What Are the Chances? Explaining the Epsilon Parameter in Differential Privacy
(2303.00738)Abstract
Differential privacy (DP) is a mathematical privacy notion increasingly deployed across government and industry. With DP, privacy protections are probabilistic: they are bounded by the privacy budget parameter, $\epsilon$. Prior work in health and computational science finds that people struggle to reason about probabilistic risks. Yet, communicating the implications of $\epsilon$ to people contributing their data is vital to avoiding privacy theater -- presenting meaningless privacy protection as meaningful -- and empowering more informed data-sharing decisions. Drawing on best practices in risk communication and usability, we develop three methods to convey probabilistic DP guarantees to end users: two that communicate odds and one offering concrete examples of DP outputs. We quantitatively evaluate these explanation methods in a vignette survey study ($n=963$) via three metrics: objective risk comprehension, subjective privacy understanding of DP guarantees, and self-efficacy.

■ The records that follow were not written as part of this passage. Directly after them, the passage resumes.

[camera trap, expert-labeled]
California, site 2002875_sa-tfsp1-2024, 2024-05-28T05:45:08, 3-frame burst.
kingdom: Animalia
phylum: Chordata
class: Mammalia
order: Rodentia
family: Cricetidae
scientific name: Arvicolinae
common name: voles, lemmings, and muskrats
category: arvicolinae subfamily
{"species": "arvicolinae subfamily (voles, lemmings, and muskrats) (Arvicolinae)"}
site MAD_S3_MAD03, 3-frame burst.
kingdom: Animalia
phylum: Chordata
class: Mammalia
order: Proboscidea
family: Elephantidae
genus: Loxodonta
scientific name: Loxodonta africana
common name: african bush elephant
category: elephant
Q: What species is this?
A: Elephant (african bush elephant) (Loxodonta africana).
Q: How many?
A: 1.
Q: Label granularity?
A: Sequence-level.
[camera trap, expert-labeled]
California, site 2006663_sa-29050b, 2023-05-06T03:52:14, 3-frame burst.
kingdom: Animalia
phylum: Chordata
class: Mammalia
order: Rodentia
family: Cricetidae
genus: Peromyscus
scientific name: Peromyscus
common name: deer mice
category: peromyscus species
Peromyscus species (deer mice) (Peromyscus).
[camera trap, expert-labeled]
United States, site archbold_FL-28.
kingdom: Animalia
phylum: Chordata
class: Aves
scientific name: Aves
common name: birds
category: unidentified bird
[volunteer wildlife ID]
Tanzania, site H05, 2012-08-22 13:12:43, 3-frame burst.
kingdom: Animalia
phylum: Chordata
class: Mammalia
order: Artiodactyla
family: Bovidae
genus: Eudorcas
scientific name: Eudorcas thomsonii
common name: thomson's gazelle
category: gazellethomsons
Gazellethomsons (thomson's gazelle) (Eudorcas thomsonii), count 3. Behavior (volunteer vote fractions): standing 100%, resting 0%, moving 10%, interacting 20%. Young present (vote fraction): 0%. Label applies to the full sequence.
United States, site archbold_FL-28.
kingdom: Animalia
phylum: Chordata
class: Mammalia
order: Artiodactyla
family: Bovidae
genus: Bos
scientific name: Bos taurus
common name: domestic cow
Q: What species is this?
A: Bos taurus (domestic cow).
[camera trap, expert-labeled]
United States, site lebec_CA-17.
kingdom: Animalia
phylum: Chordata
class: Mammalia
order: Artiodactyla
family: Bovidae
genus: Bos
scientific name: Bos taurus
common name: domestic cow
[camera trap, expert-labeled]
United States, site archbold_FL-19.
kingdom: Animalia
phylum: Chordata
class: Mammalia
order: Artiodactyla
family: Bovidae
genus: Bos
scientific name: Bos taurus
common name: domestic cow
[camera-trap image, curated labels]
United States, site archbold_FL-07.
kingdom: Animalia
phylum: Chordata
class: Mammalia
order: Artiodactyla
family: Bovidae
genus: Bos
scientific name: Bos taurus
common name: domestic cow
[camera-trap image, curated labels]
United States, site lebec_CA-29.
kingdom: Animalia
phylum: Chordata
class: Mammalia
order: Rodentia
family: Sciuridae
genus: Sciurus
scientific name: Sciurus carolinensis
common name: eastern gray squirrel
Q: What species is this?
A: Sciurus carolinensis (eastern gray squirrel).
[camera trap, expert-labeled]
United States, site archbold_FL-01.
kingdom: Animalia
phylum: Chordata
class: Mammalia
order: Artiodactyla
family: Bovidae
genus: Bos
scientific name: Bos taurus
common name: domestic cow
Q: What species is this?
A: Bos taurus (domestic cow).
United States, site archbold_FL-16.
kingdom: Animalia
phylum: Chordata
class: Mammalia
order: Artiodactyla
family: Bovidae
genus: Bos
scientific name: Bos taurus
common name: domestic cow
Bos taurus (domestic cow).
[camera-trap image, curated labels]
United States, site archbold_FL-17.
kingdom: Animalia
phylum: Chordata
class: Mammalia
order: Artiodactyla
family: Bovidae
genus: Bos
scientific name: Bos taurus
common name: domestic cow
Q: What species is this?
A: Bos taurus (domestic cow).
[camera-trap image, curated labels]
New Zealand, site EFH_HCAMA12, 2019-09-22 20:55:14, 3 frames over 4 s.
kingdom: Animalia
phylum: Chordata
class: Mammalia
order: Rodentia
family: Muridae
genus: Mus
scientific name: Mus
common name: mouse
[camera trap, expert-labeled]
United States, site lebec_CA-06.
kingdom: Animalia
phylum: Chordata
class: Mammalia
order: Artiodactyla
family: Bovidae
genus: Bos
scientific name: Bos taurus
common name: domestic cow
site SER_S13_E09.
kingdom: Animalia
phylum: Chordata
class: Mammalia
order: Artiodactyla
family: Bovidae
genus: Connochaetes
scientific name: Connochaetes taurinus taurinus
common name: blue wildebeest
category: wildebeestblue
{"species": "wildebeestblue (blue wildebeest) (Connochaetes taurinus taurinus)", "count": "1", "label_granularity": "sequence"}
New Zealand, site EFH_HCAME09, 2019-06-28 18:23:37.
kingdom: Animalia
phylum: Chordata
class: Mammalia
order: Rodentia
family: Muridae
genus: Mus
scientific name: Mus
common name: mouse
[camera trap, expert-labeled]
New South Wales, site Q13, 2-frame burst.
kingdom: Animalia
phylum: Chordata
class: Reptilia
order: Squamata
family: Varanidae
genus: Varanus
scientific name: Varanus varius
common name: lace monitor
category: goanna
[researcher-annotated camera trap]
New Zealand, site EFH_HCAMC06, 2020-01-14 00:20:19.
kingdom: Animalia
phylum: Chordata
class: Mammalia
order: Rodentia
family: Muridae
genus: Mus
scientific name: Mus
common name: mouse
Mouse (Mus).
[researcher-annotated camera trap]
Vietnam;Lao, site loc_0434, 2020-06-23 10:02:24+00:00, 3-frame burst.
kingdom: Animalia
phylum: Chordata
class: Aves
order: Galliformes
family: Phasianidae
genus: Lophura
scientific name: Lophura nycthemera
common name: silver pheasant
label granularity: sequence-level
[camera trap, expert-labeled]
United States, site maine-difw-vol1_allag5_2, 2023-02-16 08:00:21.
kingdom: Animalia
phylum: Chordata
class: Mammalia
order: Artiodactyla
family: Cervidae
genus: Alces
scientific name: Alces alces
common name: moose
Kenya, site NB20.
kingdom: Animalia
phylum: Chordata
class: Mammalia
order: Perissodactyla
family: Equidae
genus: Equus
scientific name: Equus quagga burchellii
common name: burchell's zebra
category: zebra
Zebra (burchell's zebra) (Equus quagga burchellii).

We find that odds-based explanation methods are more effective than (1) output-based methods and (2) state-of-the-art approaches that gloss over information about $\epsilon$. Further, when offered information about $\epsilon$, respondents are more willing to share their data than when presented with a state-of-the-art DP explanation; this willingness to share is sensitive to $\epsilon$ values: as privacy protections weaken, respondents are less likely to share data.